CEA-Leti Creates 96-Core CPU from Six Chiplets With Active Interposer
Six 16-core chiplets with an active interposer, NoC and voltage regulation.
At the ISSCC 2020 conference, French research institute CEA-Leti showed a 96-core processors created from six chiplets, connected via an active interposer.
The work was shown this week at the IEEE Solid-State Circuits Conference (ISSCC) in San Francisco and reported on by IEEE Spectrum. CEA-Leti stacked six 16-core chiplets on an active interposer, which is a large piece of silicon that connects the individual chiplets. The active interposer contains voltage regulation circuits and a network-on-chip (NoC) for linking the on-chip SRAM memories together.

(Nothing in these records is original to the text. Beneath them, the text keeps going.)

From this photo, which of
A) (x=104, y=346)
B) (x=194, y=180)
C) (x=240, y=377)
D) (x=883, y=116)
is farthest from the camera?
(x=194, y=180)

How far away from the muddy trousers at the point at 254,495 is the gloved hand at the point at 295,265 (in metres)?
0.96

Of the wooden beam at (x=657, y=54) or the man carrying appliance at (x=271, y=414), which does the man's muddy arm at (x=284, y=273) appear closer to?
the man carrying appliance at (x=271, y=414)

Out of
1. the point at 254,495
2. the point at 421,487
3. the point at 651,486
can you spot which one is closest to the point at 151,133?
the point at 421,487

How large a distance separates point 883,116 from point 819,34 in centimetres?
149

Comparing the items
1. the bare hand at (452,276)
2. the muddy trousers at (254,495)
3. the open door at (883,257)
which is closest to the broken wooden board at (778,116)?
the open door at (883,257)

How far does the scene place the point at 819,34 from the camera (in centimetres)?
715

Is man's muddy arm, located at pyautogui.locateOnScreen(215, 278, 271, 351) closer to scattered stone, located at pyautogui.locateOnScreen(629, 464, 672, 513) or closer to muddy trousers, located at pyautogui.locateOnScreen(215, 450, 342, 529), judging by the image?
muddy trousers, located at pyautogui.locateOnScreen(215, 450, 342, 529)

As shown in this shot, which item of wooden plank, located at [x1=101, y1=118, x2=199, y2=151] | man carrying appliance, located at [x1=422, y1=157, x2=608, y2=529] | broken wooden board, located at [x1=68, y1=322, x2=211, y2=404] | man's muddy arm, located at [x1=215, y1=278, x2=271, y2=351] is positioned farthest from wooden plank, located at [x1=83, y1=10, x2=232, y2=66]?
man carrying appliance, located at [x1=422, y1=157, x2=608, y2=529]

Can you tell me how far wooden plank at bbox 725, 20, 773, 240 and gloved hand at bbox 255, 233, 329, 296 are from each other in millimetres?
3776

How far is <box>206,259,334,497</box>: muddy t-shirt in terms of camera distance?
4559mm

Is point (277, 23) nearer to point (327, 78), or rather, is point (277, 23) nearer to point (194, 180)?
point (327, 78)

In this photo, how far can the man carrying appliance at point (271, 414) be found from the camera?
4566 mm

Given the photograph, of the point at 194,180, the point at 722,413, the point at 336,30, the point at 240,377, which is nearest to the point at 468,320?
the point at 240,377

All together, the chip had a power consumption of 156mW per square millimeter. No additional specs of the chip were given.
Active Interposer
The NoC has a bandwidth of 3TBps per square millimeter of silicon, with a latency of just 0.6ns per millimeter. Meanwhile, for the voltage regulation circuits, it used more-efficient switched capacitor voltage regulators instead of low-dropout regulators. Those usually require off-chip capacitors, but this was not needed because of the active interposer, as they could be integrated.
Active interposers are not common yet in commercial designs, except for Intel’s Foveros in Lakefield. The more widely-used passive interposers only provide power and interconnection capabilities. However, CEA-Leti’s scientific director argued that active interposers are the way forward for a mix-and-match chiplet ecosystem:
“If you want to integrate chiplets from vendor A with chiplets from vendor B, and their interfaces are not compatible, you need a way to glue them together,” he said. “And the only way to glue them together is with active circuits in the interposer.”
Chiplet designs have become more and more in fashion over the last several years. Notable designs include Xilinx Virtex VU19P, Intel Stratix 10 GX 10M FPGA, Barefoot Networks’ Tofino 2 and AMD’s Zen 2 lineup. Intel has been most active in trying to foster an industry-wide chiplet ecosystem, most notably for its Agilex FPGAs.